Tazemetostat in Relapsed/Refractory follicular lymphoma and DLBCL: A systematic review of clinical trials Free

Introduction

Tazemetostat, an EZH2 inhibitor, received FDA approval (2020) for third-line treatment of relapsed/refractory follicular lymphoma (RRFL) in patients with EZH2 mutations after ≥2 prior therapies, and for EZH2 wild-type (WT) patients with no alternative options. Approximately 20% of FL cases have EZH2 mutation.

Methods

A literature search of PubMed, Embase, and Scopus identified 278 studies. 6 phase I/II trials with use of tazemetostat alone or in combination for treating RRFL and DLBCL, were included.

Results

206 patients were identified: tazemetostat monotherapy(162) and tazemetostat in combination with lenalidomide and rituximab(44). 62 patients receiving tazemetostat monotherapy had mutated EZH2 while 54 had wild type (WT) EZH2. Similarly, 36 patients receiving tazemetostat combination therapy had WT EZH2, while 8 patients had EZH2 mutation.

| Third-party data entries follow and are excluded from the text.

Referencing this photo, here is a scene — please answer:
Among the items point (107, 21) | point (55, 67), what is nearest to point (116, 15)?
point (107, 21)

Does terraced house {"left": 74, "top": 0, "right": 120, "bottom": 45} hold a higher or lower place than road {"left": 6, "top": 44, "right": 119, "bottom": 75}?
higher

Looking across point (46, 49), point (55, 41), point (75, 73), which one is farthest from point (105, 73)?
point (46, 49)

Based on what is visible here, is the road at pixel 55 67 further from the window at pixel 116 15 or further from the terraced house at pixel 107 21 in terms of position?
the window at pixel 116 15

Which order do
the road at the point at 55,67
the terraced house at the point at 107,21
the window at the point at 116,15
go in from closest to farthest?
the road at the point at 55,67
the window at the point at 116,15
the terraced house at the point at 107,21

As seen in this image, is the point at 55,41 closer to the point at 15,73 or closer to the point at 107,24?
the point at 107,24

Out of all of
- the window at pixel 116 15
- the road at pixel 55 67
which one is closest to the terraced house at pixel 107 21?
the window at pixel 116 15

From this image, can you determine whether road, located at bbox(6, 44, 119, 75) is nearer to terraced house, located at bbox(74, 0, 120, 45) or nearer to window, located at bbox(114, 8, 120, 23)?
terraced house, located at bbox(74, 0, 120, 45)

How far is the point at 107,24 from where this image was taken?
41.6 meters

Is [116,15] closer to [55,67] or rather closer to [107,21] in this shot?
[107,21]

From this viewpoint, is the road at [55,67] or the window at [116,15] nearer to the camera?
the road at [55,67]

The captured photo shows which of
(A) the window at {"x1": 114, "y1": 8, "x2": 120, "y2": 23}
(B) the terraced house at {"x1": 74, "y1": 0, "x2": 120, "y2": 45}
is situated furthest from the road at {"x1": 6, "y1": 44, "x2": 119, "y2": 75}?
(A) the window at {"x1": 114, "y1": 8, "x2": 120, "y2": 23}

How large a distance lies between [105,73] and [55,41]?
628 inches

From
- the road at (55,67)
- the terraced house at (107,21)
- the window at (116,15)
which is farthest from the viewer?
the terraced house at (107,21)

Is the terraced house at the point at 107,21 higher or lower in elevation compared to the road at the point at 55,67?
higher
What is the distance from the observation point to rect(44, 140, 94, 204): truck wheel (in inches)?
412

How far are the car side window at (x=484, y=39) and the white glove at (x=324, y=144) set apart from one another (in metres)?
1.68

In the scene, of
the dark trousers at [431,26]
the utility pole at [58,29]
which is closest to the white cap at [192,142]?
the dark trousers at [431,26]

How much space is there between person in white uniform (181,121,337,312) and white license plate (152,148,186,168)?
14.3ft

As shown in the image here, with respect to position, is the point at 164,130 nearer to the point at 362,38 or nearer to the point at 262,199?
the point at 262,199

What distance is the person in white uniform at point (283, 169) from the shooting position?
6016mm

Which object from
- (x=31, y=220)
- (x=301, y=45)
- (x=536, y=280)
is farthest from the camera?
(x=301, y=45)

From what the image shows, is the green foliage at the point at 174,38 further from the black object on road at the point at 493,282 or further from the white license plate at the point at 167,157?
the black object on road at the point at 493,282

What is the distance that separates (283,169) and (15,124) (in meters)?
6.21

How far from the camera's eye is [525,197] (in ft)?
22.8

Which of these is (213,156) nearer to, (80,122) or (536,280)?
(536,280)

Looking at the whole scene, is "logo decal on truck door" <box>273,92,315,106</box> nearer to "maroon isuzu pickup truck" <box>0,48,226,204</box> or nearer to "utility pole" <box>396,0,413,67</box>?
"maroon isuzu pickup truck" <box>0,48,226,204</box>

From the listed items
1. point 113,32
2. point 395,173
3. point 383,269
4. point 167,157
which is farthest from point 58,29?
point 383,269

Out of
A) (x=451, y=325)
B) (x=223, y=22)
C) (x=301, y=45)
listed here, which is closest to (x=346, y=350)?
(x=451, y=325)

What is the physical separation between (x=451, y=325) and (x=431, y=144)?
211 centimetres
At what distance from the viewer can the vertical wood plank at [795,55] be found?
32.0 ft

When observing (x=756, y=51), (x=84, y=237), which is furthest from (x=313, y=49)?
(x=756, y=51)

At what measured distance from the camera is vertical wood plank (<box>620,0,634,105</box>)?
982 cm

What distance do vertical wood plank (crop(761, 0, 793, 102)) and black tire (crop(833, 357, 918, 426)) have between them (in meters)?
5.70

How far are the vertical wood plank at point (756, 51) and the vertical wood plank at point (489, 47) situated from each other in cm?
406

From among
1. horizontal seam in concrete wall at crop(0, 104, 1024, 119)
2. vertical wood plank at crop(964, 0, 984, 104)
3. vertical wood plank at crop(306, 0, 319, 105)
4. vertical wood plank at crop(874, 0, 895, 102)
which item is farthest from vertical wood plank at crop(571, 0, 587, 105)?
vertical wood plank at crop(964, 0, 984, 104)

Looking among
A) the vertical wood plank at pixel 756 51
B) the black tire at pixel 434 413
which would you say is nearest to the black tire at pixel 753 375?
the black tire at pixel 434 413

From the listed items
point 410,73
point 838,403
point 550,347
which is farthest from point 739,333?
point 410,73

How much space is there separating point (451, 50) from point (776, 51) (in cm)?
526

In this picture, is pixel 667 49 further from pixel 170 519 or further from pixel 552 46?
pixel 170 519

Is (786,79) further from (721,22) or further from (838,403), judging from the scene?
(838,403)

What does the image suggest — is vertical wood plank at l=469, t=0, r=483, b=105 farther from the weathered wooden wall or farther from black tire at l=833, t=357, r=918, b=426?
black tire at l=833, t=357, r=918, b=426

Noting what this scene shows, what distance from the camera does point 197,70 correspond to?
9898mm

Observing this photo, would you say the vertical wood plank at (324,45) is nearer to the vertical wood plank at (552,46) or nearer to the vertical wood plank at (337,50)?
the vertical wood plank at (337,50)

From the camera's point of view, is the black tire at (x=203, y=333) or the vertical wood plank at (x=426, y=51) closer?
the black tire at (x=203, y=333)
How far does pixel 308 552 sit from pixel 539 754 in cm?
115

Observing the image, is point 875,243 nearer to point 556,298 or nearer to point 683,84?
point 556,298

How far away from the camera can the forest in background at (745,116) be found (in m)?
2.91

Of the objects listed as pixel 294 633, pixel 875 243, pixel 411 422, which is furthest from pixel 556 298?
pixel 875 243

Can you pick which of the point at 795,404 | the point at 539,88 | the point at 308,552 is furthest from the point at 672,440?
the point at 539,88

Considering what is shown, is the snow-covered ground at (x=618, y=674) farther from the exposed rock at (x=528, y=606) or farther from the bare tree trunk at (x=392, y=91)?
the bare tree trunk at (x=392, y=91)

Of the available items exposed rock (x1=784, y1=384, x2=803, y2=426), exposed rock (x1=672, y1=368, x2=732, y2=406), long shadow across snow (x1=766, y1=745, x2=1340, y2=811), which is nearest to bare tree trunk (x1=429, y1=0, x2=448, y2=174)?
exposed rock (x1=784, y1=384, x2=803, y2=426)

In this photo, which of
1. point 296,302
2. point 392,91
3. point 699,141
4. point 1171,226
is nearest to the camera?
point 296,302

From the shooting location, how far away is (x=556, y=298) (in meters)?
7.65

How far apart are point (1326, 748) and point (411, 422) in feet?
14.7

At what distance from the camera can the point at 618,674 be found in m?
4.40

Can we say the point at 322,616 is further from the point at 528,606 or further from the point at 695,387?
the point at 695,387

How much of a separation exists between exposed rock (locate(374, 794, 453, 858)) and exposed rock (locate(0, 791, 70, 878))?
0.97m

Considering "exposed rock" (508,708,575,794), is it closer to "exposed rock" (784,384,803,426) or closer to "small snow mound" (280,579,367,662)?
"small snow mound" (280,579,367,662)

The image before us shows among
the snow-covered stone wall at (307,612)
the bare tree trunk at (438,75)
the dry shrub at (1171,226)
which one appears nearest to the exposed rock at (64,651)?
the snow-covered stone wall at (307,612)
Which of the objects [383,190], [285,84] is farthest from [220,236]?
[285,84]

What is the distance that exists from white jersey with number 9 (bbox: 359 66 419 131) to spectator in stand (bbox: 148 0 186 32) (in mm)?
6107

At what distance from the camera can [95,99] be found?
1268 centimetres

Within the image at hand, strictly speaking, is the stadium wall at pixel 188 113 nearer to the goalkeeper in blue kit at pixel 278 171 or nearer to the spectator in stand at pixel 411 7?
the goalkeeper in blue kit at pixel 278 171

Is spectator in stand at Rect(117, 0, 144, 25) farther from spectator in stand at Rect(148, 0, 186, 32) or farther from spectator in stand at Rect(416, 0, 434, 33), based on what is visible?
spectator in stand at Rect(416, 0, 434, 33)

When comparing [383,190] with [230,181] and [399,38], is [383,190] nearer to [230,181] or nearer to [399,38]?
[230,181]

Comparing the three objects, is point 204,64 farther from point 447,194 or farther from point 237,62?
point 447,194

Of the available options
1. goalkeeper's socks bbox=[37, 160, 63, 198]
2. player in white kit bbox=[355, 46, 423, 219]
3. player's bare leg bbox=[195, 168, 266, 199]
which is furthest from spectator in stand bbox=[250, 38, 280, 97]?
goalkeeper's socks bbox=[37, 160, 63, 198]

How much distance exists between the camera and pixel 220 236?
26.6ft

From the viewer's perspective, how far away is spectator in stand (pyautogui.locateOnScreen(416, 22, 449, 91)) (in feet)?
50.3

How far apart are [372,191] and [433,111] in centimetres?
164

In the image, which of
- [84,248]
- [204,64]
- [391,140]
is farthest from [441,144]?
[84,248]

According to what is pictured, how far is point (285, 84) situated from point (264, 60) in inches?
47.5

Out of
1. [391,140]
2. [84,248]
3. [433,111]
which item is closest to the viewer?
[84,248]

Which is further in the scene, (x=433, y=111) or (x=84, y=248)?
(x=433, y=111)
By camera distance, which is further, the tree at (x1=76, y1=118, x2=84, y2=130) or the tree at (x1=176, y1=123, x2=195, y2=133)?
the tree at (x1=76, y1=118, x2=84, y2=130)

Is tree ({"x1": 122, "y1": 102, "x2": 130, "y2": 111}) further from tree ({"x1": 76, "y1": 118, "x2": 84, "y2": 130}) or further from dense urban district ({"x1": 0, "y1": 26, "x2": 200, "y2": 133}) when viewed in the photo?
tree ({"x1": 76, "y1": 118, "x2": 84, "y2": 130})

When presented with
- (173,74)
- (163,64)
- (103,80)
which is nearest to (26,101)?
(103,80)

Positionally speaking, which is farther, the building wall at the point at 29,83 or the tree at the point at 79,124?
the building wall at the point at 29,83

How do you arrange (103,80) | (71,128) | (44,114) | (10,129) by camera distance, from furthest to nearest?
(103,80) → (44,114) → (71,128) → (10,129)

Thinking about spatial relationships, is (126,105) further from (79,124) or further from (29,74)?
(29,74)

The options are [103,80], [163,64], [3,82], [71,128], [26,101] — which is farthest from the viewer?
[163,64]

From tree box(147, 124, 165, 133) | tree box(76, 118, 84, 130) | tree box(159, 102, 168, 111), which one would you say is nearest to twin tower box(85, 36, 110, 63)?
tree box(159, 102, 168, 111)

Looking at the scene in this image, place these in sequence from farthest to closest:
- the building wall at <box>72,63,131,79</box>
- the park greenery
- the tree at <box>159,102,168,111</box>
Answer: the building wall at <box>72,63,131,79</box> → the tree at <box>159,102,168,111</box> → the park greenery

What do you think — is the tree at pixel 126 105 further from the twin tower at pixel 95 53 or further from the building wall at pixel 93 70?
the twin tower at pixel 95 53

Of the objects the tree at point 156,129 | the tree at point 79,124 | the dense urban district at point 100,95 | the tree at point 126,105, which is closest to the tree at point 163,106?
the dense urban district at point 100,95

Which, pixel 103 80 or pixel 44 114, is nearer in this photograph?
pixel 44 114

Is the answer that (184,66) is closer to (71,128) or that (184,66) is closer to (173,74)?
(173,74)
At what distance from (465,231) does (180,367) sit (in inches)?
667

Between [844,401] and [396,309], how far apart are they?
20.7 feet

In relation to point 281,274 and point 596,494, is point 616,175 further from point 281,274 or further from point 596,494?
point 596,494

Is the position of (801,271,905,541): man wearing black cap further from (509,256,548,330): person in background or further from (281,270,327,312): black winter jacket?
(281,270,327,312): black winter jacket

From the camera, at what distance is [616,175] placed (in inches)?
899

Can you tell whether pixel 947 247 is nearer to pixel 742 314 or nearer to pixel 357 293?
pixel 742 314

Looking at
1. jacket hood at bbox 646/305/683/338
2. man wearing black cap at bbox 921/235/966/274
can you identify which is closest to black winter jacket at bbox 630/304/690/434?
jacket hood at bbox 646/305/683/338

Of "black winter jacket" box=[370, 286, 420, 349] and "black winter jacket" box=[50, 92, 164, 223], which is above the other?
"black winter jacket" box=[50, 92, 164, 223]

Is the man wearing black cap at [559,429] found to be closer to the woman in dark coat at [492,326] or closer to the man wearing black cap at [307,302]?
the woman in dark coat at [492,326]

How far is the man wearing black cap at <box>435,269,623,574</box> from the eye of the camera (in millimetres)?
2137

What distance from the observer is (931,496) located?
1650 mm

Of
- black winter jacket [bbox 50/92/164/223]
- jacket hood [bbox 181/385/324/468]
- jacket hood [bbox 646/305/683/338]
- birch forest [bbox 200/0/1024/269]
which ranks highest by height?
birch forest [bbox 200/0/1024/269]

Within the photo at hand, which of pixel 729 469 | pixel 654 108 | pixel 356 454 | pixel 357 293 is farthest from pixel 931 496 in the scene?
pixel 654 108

In EZH2-mutated FL, the objective response rate (ORR) ranged from 69.5–76.5% with a complete response (CR) of 13–35.3%. The median time to response was 3.6 months; one study reported PFS of 13.8 months and duration of response (DOR) of 10.9 months.

In WT FL, the ORR was 35%, CR 4%, PFS 11.1 months, and DOR was 13 months. Patients with unknown mutation status had ORRs of 60–75%. A separate study reported a CR rate of 38% across NHL subtypes regardless of EZH2 status.

Common adverse events (AEs) included thrombocytopenia, dysgeusia, lymphopenia, neutropenia, and anemia. Drug discontinuation due to AEs occurred in 5% and 23.5% of patients in two studies.

However, in SYMPHONY-1 trial, the combination tazemetostat therapy group showed ORR of 90.9% (100% in MT, 88.9% in WT) and CR of 54.8%. ORR was 93.3% in rituximab-refractory and 91.7% in POD. The most common Grade 3–4 AE was neutropenia (40.9%), leading to dose reductions (38.6%), interruptions (70.5%), and discontinuations (20.5%).

Conclusion

Tazemetostat demonstrates promising efficacy as monotherapy in EZH2-mutant FL. Tazemetostat in combination with rituximab and lenalidomide regimen showed higher response even in high-risk subgroups, including WT, rituximab-refractory, and patients with disease progression. Ongoing phase 3 trials are evaluating tazemetostat-based regimens in both relapsed and untreated high-risk FL.